*PROBLEMS AND TASKS:*
A. In the article on Greece and the euro zone, which date is given for the new Greek elections?
B. Copy the passage of the article on Greece and the euro zone starting with "A National Referendum" and going on through "to austerity program.".

::: TEXT :::

An Ultimatum for Greece Europe Raises Threat Level against Athens

Time to decide? There are reports that Germany wants Greece to hold a referendum on future membership in the euro zone.
Foto: YANNIS BEHRAKIS/ REUTERSDespite official claims to the contrary, the governments of the euro zone are threatening to kick Greece out of the currency union. At a meeting of euro-zone finance ministers last Monday in Brussels, it was made clear to Greek Finance Minister Filippos Sachinidis just how serious the situation had become.
"If we now held a secret vote about Greece staying in the euro zone," Euro Group Chairman Jean-Claude Juncker warned his Greek colleague, "there would be an overwhelming majority against it." Other participants in the meeting also had harsh words for Sachinidis, with particularly strong criticism towards Athens coming from Portugal and Ireland, countries that have also accepted bailouts in the crisis.
The countries say it is unacceptable that they have made serious efforts to fulfil the European Union's guidelines for consolidating their budgets while Greece incessantly breaks its reform agreements. It was the Greeks, they noted, who poured oil on the flames and repeatedly caused the whole euro zone to catch fire with their repeated negligence, other ministers added.
Juncker, who is also Luxembourg's prime minister, added that new elections on June 17 would be Greece's last chance. If the country is unable to form a government that respects the conditions for previously agreed to financial aid to Greece set by the European Union, the International Monetary Fund and the European Central Bank, "then it is over."
A National Referendum on Keeping Euro?
At the meeting, German Finance Minister Wolfgang Schäuble of Chancellor Angela Merkel's conservative Christian Democratic Union (CDU) also discussed the possibility of a referendum on whether Greece should remain in the currency union that could be held at the same time as the Greek election. If the Greeks voted "yes" on staying in the euro zone in the referendum, they would also accept the agreed to austerity program.
Sources within Merkel's conservatives said Volker Kauder, the party whip in parliament for the CDU and its Bavarian sister party, the Christian Social Union, supports the proposal. Merkel reportedly presented the plan to Greek President Karolos Papoulias on Friday, but the German government has disputed the claim. "The report isn't true," deputy government spokesman Georg Streiter told SPIEGEL ONLINE.
However, on Friday night, the office of Greek interim Prime Minister Panagiotis Pikrammenos stated that the chancellor had presented the proposal during a telephone conversation with Papoulias. "It is true," government spokesman Dimitris Tsiodras said.

::: STORED DATA :::

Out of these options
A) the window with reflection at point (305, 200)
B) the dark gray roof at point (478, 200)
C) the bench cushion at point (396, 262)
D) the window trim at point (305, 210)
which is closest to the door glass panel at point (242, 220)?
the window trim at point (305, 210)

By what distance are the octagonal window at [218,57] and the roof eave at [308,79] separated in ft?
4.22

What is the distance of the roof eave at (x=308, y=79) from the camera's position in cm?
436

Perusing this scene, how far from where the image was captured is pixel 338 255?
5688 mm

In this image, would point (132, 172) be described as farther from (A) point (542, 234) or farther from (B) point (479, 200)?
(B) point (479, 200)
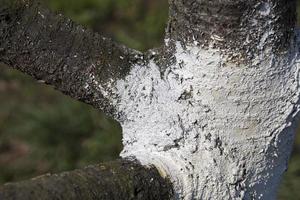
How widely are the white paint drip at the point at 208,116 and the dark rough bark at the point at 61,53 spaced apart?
0.02 meters

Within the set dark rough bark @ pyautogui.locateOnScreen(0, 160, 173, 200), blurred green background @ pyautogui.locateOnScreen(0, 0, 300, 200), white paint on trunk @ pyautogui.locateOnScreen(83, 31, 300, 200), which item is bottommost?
dark rough bark @ pyautogui.locateOnScreen(0, 160, 173, 200)

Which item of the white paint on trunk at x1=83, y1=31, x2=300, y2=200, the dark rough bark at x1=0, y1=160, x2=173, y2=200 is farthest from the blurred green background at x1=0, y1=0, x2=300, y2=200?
the dark rough bark at x1=0, y1=160, x2=173, y2=200

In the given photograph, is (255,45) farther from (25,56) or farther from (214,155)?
(25,56)

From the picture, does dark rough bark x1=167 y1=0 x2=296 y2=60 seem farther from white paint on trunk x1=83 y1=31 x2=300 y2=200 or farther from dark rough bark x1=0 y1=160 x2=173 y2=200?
dark rough bark x1=0 y1=160 x2=173 y2=200

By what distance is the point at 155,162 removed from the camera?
2.27ft

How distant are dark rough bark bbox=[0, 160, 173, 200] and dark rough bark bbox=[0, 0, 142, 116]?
0.11m

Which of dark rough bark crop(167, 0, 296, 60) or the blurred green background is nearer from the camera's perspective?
dark rough bark crop(167, 0, 296, 60)

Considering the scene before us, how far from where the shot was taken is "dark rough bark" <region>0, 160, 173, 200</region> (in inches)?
22.0

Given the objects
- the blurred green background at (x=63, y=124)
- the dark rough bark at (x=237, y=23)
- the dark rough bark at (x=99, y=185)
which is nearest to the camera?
the dark rough bark at (x=99, y=185)

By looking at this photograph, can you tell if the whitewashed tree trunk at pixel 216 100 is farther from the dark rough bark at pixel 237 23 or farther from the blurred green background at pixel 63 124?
the blurred green background at pixel 63 124

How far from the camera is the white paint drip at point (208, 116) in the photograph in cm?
72

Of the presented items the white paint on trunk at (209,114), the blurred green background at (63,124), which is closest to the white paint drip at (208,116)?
the white paint on trunk at (209,114)

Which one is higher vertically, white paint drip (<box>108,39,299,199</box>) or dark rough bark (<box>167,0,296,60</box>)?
dark rough bark (<box>167,0,296,60</box>)

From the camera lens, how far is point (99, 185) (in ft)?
2.00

:::

*EXERCISE RESPONSES:*
A. June 17

B.
A National Referendum on Keeping Euro?
At the meeting, German Finance Minister Wolfgang Schäuble of Chancellor Angela Merkel's conservative Christian Democratic Union (CDU) also discussed the possibility of a referendum on whether Greece should remain in the currency union that could be held at the same time as the Greek election. If the Greeks voted "yes" on staying in the euro zone in the referendum, they would also accept the agreed to austerity program.